This Valentine’s Day, we invited 3 special couples to join us for our very first game show: SUPERMARRIED.

With the face of marriage increasingly coloured by the lenses of social media, what does that mean for the way young people approach lifelong commitments? How can this generation raised on fast entertainment pace itself for the marathon of marriage?

Representing distinct points of the matrimonial life cycle are: Uncle Mongs and Aunty Beeps (32 years of marriage), Jon Cho and Dorea (4 years of marriage), and Jon Ho and Stef (newly engaged). To avoid any confusion, we’ll be referring to Jon Cho as “Cho” and Jon Ho as “Jon”.

Let the games begin!


SUPERMARRIED consists of 3 levels: Telepathy, Compatibility and Maturity. The younger couples revved to a start in the introductory Telepathy round, but it was Uncle Mongs and Aunty Beeps who impressed with their answers to Uncle Mongs’ favourite book of the Bible and Aunty Beeps’ all-time favourite movie.

For Level 2, the Compatibility round, couples worked as a team to answer open-ended questions. Each of them were posed different scenarios commonly faced in marriage – check out their answers below.

“A big part of our time is spent eating with our families,” Jon admitted with a laugh. “Every Tuesday is her family day and we come together to eat, share our stories and successes. On Sundays, she comes over.”

He said: “My pastor once told me that since she has a Tuesday thing with her family, I should keep it almost like a commandment and never miss it.”

Marrying someone isn’t just about committing to one person, but also the people who have made them who they are today.

Treating your (potential) spouse’s family as your own is important for thriving relationships with your in-laws. After all, marrying someone isn’t just about committing to one person, but also the people who have made them who they are today. 

“When my grandfather passed away last year, I was surprised to see him crying,” Stef shared. “I was like, whoa, why are you crying? It’s not even your grandfather. And he said he felt sad that I was sad.

“(Jon) was also physically there for the whole week (of the funeral). Thankfully he managed to meet (my grandfather) before he passed away, so we could talk about him.”

Cho and Dorea grew up in the same church, and have experienced serving together on the worship team and even leading a youth cell group. But in the 4 years since they got married and had their first child, ministry as a couple is no longer as simple as serving in the same area.

“I have learnt that even if we cannot be physically in the same space doing the same thing, I have to be mindful to cover him spiritually, in prayer,” Dor explained. “It gives him space to express the creative gifts that God has given him.”

Cho agreed. “Now that we have a kid, we have ministry roles in different places. To me, that’s also doing ministry together as a family, something that is integrated.”

“In this season for us as a unit of three, it’s about creating opportunities for me to know that as a father I’m still needed,” he explained. “That it’s not to the point where it’s ‘oh we don’t need you here, we’re fine’.”

▶ **PROBLEM DESCRIPTION**:
Carry the SUPERMARRIED game show article forward, picking up right after its last paragraph. The listing that comes next has nothing to do with the SUPERMARRIED game show article.

▶ **DATA LISTING**:
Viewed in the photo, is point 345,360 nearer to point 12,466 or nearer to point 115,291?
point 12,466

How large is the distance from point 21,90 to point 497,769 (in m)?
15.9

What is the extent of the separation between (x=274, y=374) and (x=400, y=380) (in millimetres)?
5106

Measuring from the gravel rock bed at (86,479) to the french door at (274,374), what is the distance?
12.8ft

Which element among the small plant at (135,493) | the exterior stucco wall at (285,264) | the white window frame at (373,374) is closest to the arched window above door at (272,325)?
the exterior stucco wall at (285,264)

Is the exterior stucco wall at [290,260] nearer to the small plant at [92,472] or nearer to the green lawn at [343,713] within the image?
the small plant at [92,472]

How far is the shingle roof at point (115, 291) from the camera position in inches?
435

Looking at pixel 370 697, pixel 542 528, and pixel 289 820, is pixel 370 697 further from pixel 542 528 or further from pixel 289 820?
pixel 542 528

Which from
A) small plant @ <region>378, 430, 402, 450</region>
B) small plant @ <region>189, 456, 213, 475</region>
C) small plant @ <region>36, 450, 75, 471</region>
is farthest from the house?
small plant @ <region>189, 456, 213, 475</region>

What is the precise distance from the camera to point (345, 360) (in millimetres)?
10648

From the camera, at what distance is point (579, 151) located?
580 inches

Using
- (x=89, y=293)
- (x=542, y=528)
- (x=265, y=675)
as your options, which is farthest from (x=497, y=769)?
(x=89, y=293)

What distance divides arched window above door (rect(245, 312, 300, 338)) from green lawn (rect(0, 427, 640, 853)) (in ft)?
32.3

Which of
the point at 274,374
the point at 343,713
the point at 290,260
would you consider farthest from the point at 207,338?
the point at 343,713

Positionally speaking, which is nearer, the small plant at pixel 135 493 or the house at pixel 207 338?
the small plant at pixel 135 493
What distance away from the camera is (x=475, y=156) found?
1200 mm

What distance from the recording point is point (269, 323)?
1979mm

▶ **WRITTEN ANSWER**:
“I remember there was once when we were in a cold war,” Uncle Mongs recalled. “I was preaching in church on Sunday, but we weren’t talking.

“Through Saturday I was preparing, she was doing her own thing and we were supposed to go for dinner, but we still weren’t talking. Convicted that I had to do something, I went to her and said: ‘Do you know what is the most difficult thing about being a Christian?’

Don’t insist for an apology immediately because in these kinds of situations, nobody’s right.

“She looked at me without an answer, and I said: ‘It’s to die to yourself!’ At first she thought I was criticising her, but I clarified: ‘Tomorrow I’m preaching and tonight we have to go for dinner, how are we going to show the whole world that we are not talking to each other?’

He smiled fondly at the memory. “The best way is to be convicted by God as to what’s wrong and what’s right.”

That meant learning how to lay down one’s right to be ‘right’ and dying to the need to win an argument. To Aunty Beeps, it’s also about dying to the need for an immediate apology.

“Don’t insist for an apology immediately,” she said. “It’s best if we cool down then think about it because in these kinds of situations, nobody’s right.”

Ground rules for working through conflict must be set from the get-go. That might include “agreeing to agree” and never using divorce as an option.

“Over time we decided that ‘agree to disagree’ is a worldly idea,” Uncle Mongs said. “Because if you agree to disagree you draw a line straightaway – you think this way, I think this way. But as a married couple, your attitude should be to work towards agreement instead of saying ‘we will not agree’.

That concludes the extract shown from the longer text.